══ RECORD EXTRACTS ══

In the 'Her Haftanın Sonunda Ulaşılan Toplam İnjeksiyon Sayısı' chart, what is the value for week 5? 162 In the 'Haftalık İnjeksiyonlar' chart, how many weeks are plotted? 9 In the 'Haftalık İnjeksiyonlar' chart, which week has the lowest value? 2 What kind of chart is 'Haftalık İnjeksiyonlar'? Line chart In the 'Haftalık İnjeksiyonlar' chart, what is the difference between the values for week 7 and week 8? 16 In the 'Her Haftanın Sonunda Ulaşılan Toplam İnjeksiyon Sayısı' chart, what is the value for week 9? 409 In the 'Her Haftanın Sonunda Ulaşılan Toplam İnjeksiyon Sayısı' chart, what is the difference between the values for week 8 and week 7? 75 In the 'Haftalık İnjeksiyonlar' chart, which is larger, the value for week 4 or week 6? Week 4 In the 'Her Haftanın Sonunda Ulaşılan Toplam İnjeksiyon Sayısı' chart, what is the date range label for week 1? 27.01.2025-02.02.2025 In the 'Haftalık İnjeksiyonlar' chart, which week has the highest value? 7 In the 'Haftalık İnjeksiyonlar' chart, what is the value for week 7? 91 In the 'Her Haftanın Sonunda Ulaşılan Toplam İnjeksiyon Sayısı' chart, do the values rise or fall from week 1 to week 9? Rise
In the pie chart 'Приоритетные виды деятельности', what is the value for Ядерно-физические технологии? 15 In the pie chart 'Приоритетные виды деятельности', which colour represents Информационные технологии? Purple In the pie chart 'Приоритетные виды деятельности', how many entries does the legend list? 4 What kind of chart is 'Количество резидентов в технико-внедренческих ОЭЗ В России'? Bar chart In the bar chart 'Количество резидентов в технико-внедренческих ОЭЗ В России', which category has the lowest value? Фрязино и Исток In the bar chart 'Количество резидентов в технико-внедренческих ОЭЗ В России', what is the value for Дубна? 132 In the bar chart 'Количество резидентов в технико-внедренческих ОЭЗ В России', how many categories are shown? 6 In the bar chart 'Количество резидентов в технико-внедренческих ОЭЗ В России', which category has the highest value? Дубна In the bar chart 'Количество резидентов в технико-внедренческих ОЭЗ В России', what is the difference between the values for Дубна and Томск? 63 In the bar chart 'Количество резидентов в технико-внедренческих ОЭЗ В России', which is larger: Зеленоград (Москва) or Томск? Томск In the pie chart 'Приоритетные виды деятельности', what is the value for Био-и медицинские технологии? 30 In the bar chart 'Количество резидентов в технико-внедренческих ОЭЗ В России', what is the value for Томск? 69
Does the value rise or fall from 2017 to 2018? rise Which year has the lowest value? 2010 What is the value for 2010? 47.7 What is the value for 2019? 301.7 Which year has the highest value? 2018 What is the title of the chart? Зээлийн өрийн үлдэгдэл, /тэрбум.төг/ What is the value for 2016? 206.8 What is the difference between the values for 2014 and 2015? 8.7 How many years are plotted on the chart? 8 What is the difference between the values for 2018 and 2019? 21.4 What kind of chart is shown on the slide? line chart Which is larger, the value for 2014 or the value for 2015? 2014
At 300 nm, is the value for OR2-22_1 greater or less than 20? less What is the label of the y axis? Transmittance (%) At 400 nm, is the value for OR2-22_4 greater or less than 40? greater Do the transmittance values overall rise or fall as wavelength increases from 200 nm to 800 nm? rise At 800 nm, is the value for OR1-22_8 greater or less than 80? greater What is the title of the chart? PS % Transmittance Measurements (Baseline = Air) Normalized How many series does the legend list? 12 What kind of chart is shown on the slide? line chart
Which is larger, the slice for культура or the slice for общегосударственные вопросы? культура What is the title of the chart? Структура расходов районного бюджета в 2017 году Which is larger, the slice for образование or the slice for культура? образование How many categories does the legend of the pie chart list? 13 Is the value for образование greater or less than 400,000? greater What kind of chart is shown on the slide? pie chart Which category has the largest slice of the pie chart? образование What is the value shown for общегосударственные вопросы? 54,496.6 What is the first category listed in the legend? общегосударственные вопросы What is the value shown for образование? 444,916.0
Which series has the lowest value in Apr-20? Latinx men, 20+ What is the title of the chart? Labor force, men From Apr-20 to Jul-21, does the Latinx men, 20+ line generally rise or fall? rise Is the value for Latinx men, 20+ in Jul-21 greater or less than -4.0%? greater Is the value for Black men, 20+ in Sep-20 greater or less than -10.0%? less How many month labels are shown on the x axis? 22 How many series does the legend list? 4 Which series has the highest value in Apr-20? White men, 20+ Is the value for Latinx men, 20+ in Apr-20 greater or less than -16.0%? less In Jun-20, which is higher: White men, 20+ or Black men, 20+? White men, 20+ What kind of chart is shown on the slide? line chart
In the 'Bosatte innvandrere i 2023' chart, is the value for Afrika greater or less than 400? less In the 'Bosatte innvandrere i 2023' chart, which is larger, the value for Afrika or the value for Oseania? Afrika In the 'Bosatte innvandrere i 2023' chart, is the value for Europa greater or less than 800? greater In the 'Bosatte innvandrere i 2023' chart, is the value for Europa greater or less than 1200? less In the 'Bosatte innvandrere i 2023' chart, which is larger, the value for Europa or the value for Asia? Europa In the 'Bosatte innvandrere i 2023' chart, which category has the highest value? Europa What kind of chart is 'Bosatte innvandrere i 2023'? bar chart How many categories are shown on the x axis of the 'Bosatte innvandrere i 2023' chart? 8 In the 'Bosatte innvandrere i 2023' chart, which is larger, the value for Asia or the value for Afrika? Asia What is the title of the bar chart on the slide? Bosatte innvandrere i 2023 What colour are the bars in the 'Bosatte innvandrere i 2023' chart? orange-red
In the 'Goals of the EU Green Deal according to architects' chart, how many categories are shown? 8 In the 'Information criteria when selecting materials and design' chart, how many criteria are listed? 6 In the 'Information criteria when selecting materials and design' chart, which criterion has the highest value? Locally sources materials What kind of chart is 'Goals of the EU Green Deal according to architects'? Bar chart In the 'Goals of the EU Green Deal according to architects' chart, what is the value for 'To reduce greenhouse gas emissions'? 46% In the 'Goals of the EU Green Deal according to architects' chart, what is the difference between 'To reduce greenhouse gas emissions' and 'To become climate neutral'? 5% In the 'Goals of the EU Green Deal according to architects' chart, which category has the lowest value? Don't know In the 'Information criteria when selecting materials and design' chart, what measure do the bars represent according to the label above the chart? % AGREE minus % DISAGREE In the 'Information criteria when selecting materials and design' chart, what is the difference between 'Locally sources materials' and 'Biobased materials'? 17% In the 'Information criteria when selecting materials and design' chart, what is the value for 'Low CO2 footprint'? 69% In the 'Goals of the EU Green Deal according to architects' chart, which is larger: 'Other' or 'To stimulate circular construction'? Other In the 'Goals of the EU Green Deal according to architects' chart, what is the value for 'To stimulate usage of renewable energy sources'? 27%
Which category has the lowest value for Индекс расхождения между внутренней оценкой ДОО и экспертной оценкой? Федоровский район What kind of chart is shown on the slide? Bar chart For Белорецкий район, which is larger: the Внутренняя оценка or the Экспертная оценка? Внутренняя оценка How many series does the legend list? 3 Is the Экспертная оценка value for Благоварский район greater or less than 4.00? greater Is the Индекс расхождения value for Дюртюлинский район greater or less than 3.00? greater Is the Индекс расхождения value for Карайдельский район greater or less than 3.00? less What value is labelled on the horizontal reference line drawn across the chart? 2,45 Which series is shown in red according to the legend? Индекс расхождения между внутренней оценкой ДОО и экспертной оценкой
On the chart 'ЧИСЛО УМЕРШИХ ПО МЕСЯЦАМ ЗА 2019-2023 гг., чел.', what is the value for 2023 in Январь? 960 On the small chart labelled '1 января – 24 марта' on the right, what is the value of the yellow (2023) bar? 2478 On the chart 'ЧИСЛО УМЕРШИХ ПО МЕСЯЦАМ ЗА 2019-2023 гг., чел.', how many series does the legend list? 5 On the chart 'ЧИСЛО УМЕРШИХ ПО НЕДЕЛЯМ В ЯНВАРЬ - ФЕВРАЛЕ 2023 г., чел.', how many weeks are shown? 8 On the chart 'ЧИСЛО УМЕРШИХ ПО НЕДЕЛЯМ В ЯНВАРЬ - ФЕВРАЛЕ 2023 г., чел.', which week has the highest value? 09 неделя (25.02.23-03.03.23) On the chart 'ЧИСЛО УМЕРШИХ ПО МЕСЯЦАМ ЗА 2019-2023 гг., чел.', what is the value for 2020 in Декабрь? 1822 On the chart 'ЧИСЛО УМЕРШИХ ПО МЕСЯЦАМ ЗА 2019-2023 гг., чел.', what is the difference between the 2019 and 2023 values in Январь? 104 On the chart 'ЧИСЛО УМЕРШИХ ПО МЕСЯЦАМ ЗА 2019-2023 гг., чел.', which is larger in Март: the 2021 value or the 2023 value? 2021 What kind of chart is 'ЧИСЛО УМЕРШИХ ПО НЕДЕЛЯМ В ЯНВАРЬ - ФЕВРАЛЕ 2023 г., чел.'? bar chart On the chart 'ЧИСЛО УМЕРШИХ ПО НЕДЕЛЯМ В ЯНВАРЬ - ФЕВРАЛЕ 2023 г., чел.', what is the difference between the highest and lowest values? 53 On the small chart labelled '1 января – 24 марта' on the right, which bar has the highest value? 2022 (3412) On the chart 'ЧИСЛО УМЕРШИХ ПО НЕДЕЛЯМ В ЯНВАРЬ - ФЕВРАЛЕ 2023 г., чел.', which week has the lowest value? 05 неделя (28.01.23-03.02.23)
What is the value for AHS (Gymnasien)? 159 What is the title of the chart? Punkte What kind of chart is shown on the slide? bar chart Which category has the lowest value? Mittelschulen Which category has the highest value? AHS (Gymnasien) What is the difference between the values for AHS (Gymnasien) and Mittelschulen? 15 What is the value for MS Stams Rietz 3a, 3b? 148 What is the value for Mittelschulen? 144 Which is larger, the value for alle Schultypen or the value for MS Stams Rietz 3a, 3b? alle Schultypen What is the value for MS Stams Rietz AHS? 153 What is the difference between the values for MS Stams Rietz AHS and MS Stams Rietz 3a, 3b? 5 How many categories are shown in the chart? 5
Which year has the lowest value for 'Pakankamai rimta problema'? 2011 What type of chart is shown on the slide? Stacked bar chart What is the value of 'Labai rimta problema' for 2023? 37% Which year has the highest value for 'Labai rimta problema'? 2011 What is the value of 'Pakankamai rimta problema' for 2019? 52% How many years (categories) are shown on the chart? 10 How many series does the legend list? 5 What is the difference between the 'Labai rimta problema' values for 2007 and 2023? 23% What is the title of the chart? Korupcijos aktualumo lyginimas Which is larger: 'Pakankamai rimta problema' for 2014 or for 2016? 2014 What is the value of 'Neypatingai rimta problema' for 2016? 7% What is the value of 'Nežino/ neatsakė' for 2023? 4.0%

═══

[THE PROBLEM]
How many of the rows above contain the word "wavelength"? Reply with the number alone.

[EXERCISE SOLUTION]
1